Over a third of companies in the UK have asked their staff to work despite being furloughed including some online estate agents, a survey of 2,000 furloughed employees has found.
The research, carried out by Oxford-based Crossland Employment Solicitors, discovered that 34% of full time employees it talked to who had been added to the Coronavirus Job Retention Scheme had been asked to work.
This included either doing their usual job or undertaking other work such as administrative tasks, while 20% had been asked to do someone else’s job or work for a company linked to their employer, which the rules forbid.
The research coincides with an announcement by HMRC that companies now have 30 days to confess to abuse of the furlough system or face penalties, and that directors of companies will be pursued personally.
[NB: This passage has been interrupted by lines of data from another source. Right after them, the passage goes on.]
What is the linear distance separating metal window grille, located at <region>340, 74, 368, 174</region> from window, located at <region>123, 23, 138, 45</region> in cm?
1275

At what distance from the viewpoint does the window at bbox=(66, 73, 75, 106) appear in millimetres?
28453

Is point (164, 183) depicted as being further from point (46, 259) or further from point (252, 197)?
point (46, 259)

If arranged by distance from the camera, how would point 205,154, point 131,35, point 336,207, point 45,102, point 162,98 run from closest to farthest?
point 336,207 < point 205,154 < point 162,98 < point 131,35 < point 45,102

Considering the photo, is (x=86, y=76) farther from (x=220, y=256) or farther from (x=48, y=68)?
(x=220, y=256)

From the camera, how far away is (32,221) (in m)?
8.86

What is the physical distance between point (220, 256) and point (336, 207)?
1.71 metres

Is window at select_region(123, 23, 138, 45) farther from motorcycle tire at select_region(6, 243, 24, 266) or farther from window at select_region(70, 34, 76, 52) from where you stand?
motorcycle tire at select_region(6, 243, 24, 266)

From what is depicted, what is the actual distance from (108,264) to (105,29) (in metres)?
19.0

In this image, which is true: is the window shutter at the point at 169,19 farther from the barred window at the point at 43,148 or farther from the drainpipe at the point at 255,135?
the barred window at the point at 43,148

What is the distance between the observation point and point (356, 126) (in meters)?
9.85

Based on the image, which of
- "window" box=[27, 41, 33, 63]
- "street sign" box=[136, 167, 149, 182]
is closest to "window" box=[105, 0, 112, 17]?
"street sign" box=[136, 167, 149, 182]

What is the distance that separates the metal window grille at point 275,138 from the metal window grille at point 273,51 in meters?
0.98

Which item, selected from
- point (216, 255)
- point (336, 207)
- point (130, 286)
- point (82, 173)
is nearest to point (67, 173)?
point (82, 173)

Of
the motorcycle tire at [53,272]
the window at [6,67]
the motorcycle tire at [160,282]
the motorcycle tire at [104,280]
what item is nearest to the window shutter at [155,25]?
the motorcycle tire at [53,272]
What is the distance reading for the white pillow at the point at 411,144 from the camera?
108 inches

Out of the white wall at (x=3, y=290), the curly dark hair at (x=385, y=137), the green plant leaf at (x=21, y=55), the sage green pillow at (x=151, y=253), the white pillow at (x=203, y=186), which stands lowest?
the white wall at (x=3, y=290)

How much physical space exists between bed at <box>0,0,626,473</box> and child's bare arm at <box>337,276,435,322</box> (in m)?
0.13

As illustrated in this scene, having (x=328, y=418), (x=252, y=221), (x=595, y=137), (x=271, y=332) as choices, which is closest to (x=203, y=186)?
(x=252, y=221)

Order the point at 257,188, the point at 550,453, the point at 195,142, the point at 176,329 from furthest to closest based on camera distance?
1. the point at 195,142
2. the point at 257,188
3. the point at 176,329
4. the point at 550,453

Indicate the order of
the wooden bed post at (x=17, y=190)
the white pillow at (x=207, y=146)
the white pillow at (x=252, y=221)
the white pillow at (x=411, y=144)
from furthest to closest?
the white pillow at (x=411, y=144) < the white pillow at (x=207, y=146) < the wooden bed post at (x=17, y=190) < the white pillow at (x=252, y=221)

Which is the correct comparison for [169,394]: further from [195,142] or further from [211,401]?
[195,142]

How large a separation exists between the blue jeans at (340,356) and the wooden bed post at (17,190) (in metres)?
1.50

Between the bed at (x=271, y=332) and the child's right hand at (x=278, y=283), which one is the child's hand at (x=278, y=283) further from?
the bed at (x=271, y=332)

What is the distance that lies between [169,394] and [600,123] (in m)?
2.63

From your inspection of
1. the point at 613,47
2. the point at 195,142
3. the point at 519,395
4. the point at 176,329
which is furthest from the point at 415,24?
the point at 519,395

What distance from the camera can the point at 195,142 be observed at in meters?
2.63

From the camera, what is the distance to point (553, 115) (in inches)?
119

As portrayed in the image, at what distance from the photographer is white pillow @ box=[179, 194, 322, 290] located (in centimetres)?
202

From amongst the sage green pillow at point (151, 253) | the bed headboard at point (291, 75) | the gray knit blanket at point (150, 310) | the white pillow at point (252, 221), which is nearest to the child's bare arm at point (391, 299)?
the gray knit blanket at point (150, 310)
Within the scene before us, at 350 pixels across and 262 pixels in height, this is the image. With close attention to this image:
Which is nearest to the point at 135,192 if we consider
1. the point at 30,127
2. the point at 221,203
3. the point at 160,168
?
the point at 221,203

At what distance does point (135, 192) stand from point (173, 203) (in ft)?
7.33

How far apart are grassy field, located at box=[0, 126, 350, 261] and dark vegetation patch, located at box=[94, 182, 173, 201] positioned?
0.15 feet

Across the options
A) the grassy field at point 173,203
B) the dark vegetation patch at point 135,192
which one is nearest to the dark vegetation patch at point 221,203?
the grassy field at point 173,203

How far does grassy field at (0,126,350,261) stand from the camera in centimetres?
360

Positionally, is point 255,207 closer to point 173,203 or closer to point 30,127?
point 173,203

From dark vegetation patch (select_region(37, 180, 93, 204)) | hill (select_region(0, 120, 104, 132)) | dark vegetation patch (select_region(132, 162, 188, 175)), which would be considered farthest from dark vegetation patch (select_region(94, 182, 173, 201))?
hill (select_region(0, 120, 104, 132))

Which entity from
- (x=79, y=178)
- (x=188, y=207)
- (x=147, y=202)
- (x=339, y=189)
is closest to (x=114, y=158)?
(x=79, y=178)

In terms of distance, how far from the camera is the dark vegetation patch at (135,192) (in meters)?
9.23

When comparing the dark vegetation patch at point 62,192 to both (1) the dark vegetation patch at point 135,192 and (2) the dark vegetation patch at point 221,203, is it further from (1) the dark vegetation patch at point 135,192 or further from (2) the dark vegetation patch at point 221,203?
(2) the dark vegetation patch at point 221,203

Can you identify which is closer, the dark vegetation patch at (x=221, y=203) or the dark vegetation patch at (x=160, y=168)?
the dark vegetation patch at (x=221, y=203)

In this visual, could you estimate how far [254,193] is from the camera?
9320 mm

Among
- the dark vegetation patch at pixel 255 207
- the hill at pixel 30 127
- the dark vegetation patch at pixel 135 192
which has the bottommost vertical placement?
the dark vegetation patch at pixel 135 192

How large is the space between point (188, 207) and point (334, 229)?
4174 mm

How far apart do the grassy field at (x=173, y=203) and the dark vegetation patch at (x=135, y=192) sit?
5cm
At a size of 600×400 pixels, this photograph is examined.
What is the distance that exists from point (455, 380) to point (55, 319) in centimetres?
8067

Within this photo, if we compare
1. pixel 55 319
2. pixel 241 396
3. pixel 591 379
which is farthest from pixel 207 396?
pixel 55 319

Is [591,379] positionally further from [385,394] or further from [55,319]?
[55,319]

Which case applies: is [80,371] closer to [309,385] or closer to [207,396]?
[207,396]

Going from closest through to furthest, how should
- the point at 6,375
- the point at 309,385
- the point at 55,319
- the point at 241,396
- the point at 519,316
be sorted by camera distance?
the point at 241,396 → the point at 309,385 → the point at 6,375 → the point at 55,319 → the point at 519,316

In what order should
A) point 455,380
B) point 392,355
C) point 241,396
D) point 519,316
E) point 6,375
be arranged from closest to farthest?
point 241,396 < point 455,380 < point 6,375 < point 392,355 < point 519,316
“Until 1 July employers are only allowed to ask furloughed employees to undertake training, yet a third of the employees surveyed were asked to work, potentially making the company money and so increasing their profits and the government will pick up 80% of the employee’s wage and could potentially foot a bill of billions in fraudulent furlough wage claims,” says Beverley Sunderland, MD of Crossland.
“Like any fraud, this is a serious offence and an exploitation of employees. As it is fraud on the Treasury, employers could face hefty fines, be asked to pay past payments back, have any future payments withheld or even potentially face prison.”
The research also reveals that some employers are targeting their more vulnerable staff who are less likely to complain, such as those on work visas, and that more women than men were being approached.